Article →

Renault avait convoqué, mardi, trois cadres dirigeants soupçonnés dans cette affaire. L’un d’eux a assuré à la sortie de cet entretien de plus d’une demi-heure que l’entreprise n’avait pas encore pris sa décision quant à d’éventuels licenciements. L’avocat d’un autre de ces cadres a, de son côté, affirmé que son client est accusé « sur la base d’une lettre anonyme ».
LES CADRES REJETTENT LES ACCUSATIONS PORTÉES CONTRE EUX
Cette lettre « indiquerait, au conditionnel, de façon indirecte et implicite, qu’il aurait reçu des pots-de-vin et commis des actes contraires à l’éthique », a indiqué Thibault de Montbrial, avocat de Matthieu Tenenbaum, l’un des trois cadres soupçonnés. « De façon absolument hallucinante, la société Renault, à laquelle il incombe de justifier les faits sur lesquels cette procédure de licenciement est envisagée, s’est contentée de lire un papier sans engager de dialogue », a ajouté Thibault de Montbrial.
De son côté, Bertrand Rochette, le troisième cadre mis en cause, a nié en bloc les accusations portées contre lui. « A ma stupéfaction la plus complète, Renault m’a annoncé ma mise à pied pour des faits que je n’ai jamais commis et qui seraient de la divulgation d’informations contre de l’argent, ce qui m’est totalement étranger », a affirmé M. Rochette. Il a assuré n’avoir « absolument rien » à se reprocher.

Votre objectif →
Répondez aux trois questions suivantes en vous appuyant sur l'article ci-dessus.
1. Combien de cadres dirigeants Renault avait-il convoqués mardi ?
2. Qui est l'avocat de Matthieu Tenenbaum ?
3. Selon Bertrand Rochette, de quels faits Renault l'accuse-t-il ?

Extraits de données →
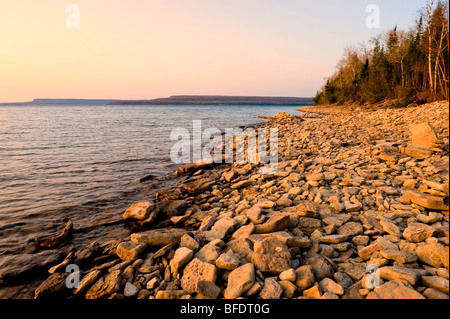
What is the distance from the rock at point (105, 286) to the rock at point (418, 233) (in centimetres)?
454

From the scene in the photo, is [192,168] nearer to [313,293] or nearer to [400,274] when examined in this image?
[313,293]

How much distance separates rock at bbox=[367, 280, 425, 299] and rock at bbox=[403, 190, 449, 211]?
2417 millimetres

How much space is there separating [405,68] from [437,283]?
4300 centimetres

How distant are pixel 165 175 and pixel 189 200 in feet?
12.6

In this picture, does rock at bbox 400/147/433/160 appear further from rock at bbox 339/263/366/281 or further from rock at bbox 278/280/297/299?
rock at bbox 278/280/297/299

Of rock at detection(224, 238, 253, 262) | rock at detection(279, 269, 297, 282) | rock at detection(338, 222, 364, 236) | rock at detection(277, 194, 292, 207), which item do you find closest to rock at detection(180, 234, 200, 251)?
rock at detection(224, 238, 253, 262)

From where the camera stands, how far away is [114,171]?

Réponse rédigée →
1. Renault avait convoqué trois cadres dirigeants.
2. L'avocat de Matthieu Tenenbaum est Thibault de Montbrial.
3. Bertrand Rochette est accusé de divulgation d'informations contre de l'argent.